Task list:
[1] In the report on keratin and HIV in circumcised men, how many uncircumcised penises were studied?
[2] Translate this sentence from the report on keratin and HIV in circumcised men into Spanish: "Keratin potentially prevents HIV gaining access to these penile receptors."
[3] Sum up the report on keratin and HIV in circumcised men in two sentences.

Text:
+--

Lack of keratin overlaying inner foreskin may explain lower HIV infection rates in circumcised men
6 September 2004. Related: Conference reports, HIV prevention and transmission, World AIDS 15 Bangkok 2004.
Simon Collins, HIV i-Base
McCoombe and colleagues from University of Melbourne presented results of a study designed to determine where HIV enters the penis, hoping to understand the reported lower incidence of circumcised men in many African countries.
They studied the distribution of target cells in the glans penis, frenulum, foreskin and urethral meatus from five uncircumcised penises obtained at autopsy and measured the thickness of the overlying layer of keratin. Keratin potentially prevents HIV gaining access to these penile receptors.
Langerhans cells, dendritic cells, macrophages and T-cells and keratin thickness were studied using histochemical staining techniques and microscopy.

+--

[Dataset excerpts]
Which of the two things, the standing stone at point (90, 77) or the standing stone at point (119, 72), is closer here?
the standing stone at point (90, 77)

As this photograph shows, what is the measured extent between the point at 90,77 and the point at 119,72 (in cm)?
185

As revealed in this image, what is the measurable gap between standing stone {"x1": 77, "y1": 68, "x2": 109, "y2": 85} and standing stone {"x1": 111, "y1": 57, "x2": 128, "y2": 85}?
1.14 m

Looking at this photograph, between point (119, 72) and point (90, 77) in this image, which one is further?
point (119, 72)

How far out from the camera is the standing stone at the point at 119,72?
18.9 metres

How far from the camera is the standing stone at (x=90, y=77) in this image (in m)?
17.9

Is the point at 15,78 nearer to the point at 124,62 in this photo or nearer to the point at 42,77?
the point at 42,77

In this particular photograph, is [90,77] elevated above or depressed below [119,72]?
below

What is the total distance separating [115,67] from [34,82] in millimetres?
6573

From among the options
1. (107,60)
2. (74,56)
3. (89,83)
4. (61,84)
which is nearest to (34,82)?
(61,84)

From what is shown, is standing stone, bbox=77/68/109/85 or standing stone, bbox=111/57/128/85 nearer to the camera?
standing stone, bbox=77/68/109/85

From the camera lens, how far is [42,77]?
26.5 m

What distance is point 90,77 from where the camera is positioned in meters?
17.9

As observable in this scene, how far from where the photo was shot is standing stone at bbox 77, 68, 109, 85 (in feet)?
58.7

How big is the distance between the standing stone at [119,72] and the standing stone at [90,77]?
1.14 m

+--

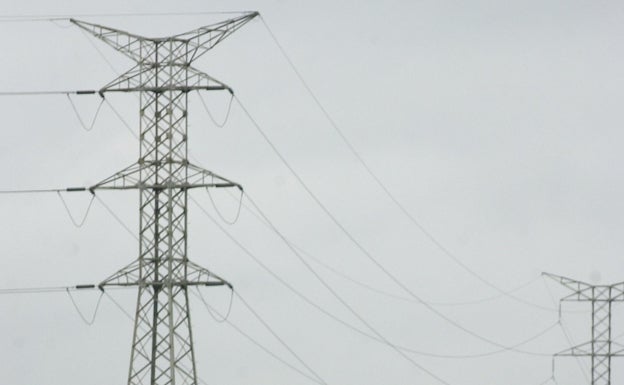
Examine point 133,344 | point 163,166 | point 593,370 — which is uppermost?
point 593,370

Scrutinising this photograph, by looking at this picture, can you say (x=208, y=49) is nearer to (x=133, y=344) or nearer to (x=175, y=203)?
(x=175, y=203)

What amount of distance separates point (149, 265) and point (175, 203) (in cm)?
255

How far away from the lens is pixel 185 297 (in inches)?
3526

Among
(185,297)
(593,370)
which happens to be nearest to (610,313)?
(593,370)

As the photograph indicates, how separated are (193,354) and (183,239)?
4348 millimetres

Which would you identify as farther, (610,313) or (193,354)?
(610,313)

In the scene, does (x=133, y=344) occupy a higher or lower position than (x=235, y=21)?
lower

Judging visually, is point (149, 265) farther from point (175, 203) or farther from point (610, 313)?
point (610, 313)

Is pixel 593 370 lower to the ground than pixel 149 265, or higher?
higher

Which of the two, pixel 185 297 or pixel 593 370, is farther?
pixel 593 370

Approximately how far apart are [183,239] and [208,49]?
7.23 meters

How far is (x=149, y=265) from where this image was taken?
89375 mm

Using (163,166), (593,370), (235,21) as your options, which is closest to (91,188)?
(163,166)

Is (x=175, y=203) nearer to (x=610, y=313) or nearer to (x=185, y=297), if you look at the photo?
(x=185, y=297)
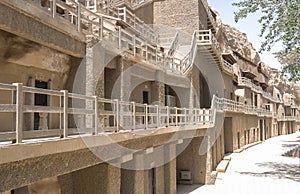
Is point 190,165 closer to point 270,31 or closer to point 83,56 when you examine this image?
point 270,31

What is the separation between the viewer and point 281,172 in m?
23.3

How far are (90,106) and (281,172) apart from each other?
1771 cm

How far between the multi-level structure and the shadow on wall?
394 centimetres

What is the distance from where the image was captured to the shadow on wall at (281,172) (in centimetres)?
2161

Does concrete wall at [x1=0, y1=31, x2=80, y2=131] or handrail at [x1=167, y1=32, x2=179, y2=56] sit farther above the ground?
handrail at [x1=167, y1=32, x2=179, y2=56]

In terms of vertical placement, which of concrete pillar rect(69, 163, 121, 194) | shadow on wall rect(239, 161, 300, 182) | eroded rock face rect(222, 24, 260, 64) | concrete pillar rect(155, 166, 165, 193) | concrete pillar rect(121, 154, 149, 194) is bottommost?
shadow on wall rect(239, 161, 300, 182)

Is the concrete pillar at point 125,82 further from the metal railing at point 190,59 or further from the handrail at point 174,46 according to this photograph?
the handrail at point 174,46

+--

Task responses:
[1] Five, obtained at autopsy.

[2] La queratina podría impedir que el VIH acceda a estos receptores del pene.

[3] Researchers from the University of Melbourne studied where HIV enters the penis, hoping to understand the lower incidence of infection reported in circumcised men in many African countries. Using five uncircumcised penises obtained at autopsy, they used staining and microscopy to examine target cells in the glans, frenulum, foreskin and urethral meatus and to measure the overlying keratin layer, which may keep HIV from reaching these receptors.